Text »
++++++++++
Die Gründung dieser Vorratsgesellschaften sei ein völlig normaler Vorgang in einem internationalen Konzern. «Für die Festanstellungen braucht es rechtliche Grundlagen. Es ist momentan noch völlig unklar, welche Organisationsformen das geplante Gesetz vorsieht. Vorsorglich haben wir deshalb diese Gesellschaften gegründet», sagte der Sprecher. Mit diesen Gesellschaften könne Tönnies Direkteinstellungen an verschiedenen Standorten und für die verschiedenen Gesellschaften im Konzern schnell umsetzen.

Das Bundeskabinett hatte am Mittwoch die geplanten schärferen Regeln für die Fleischindustrie auf den Weg gebracht. Der Gesetzentwurf von Bundesarbeitsminister Hubertus Heil (SPD) sieht vor, dass in größeren Betrieben der Branche ab dem 1. Januar 2021 im Kerngeschäft Schlachtung, Zerlegung und Fleischverarbeitung keine Werkvertragsarbeiter und ab 1. April 2021 auch keine Leiharbeiter mehr beschäftigt werden dürfen. Bei Verstößen drohen Bußgelder. Ausgenommen sind Fleischerhandwerksbetriebe mit maximal 49 Mitarbeitern.
++++++++++
Aufgabendetails » Schreiben Sie aus dem Text über die Fleischindustrie die Stelle von „Die Gründung dieser“ bis „Konzern schnell umsetzen.“ wortgetreu ab. Die Zeilen stammen aus einer anderen Quelle als der Text.

Bereitgestellte Zeilen »
++++++++++
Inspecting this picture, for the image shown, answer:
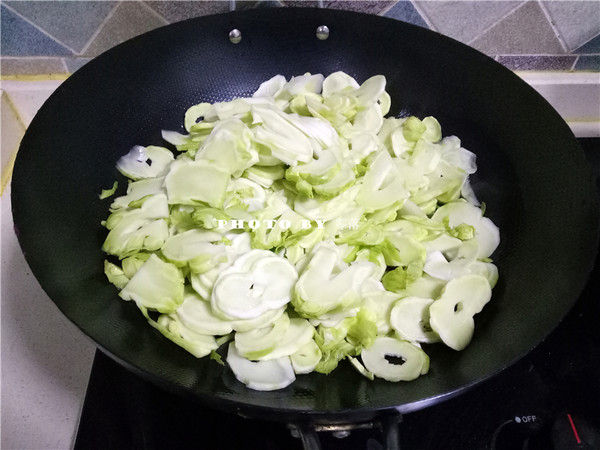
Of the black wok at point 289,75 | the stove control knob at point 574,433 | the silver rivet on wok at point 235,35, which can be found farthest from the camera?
++++++++++
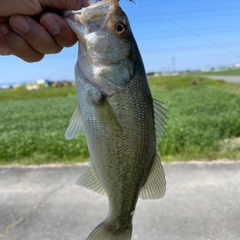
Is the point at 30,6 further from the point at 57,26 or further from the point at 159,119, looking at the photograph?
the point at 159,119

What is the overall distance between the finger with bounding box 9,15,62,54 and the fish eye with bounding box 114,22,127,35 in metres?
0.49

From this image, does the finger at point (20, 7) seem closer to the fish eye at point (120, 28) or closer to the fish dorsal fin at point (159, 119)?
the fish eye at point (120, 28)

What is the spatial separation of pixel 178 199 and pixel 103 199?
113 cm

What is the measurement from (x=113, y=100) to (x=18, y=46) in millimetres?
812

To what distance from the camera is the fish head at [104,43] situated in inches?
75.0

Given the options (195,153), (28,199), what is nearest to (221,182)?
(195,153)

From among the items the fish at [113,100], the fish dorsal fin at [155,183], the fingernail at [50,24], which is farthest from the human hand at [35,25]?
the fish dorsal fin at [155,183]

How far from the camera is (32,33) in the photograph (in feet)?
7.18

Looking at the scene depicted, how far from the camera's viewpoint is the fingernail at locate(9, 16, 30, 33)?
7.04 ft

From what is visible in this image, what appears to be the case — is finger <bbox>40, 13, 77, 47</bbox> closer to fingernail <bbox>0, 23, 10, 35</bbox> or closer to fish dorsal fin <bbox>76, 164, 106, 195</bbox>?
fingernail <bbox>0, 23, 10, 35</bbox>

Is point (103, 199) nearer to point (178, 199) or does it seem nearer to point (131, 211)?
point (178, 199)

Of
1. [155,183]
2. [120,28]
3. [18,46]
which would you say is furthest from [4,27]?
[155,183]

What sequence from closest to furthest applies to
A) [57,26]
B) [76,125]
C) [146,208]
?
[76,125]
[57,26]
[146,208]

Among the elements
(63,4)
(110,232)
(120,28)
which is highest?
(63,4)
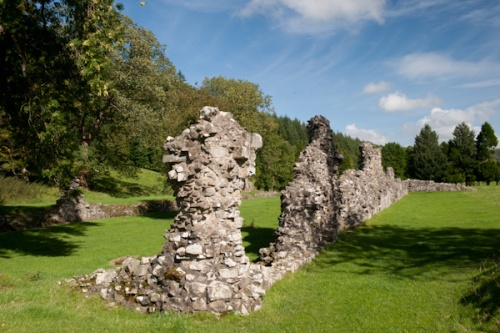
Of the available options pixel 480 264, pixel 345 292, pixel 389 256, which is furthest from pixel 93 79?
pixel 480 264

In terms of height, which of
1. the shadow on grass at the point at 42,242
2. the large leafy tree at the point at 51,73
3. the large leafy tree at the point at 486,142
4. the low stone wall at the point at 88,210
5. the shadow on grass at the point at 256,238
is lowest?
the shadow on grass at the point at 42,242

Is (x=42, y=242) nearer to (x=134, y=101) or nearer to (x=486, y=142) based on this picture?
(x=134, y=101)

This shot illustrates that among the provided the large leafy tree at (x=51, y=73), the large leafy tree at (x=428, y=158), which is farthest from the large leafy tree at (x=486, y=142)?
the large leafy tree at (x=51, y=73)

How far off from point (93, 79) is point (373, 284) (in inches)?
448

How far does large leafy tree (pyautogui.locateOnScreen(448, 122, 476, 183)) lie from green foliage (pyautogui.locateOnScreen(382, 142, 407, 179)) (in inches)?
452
++++++++++
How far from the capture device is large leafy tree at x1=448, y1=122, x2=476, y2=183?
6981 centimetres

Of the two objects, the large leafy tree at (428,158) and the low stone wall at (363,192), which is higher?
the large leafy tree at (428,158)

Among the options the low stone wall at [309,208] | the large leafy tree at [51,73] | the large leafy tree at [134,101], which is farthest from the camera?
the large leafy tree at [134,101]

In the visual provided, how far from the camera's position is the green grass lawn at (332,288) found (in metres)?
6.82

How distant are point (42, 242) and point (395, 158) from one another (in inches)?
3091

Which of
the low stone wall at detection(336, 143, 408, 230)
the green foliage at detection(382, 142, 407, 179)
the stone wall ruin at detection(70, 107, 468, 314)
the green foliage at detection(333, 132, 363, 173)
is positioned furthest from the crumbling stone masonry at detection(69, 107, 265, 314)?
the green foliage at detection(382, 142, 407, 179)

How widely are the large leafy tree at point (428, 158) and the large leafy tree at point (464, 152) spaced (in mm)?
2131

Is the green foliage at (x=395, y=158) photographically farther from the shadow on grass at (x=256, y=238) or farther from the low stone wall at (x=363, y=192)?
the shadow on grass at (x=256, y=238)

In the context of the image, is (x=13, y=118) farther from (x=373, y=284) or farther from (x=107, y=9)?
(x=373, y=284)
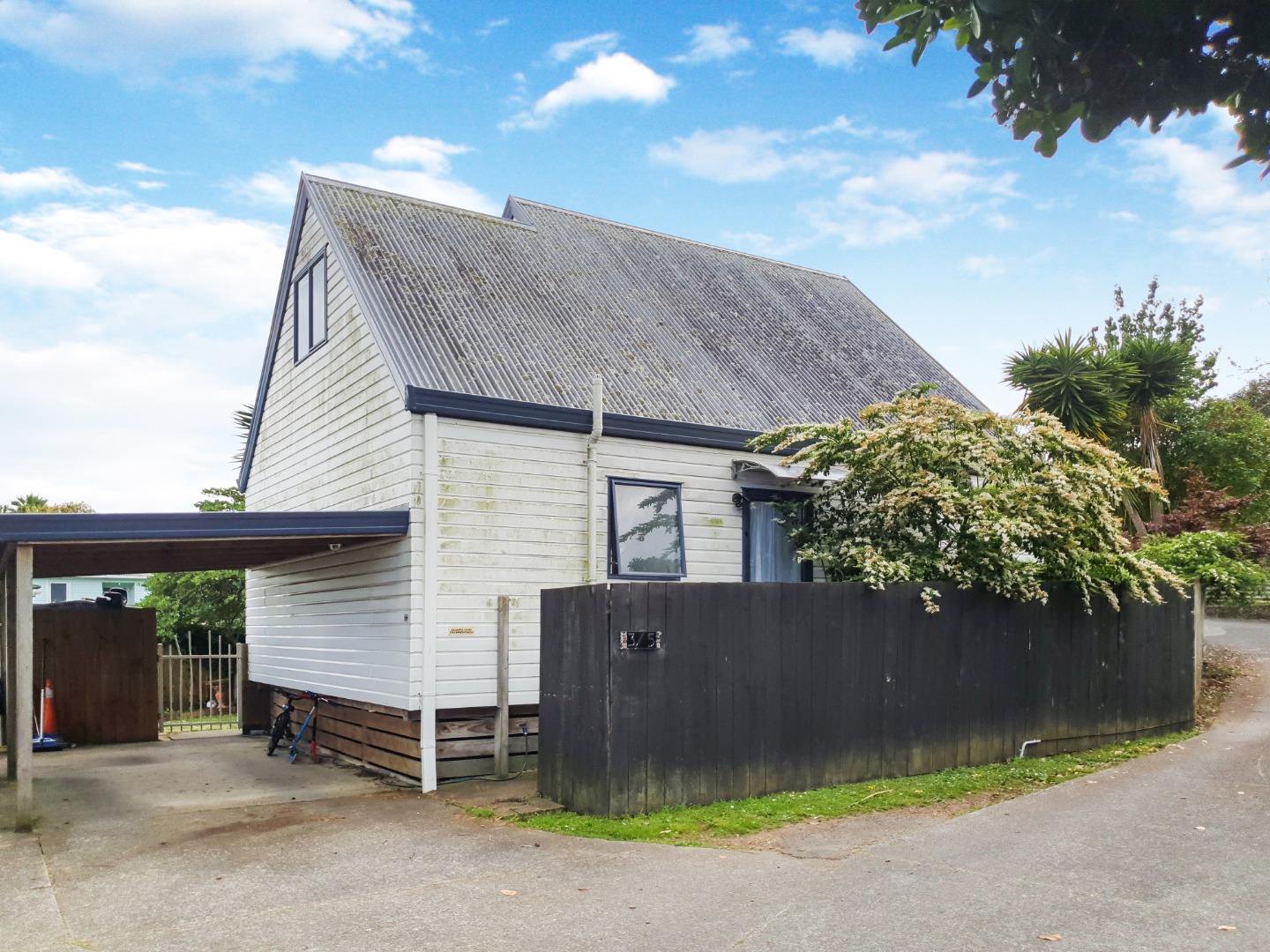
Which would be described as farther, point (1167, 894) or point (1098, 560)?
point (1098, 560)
++++++++++
Antwort »
Die Gründung dieser Vorratsgesellschaften sei ein völlig normaler Vorgang in einem internationalen Konzern. «Für die Festanstellungen braucht es rechtliche Grundlagen. Es ist momentan noch völlig unklar, welche Organisationsformen das geplante Gesetz vorsieht. Vorsorglich haben wir deshalb diese Gesellschaften gegründet», sagte der Sprecher. Mit diesen Gesellschaften könne Tönnies Direkteinstellungen an verschiedenen Standorten und für die verschiedenen Gesellschaften im Konzern schnell umsetzen.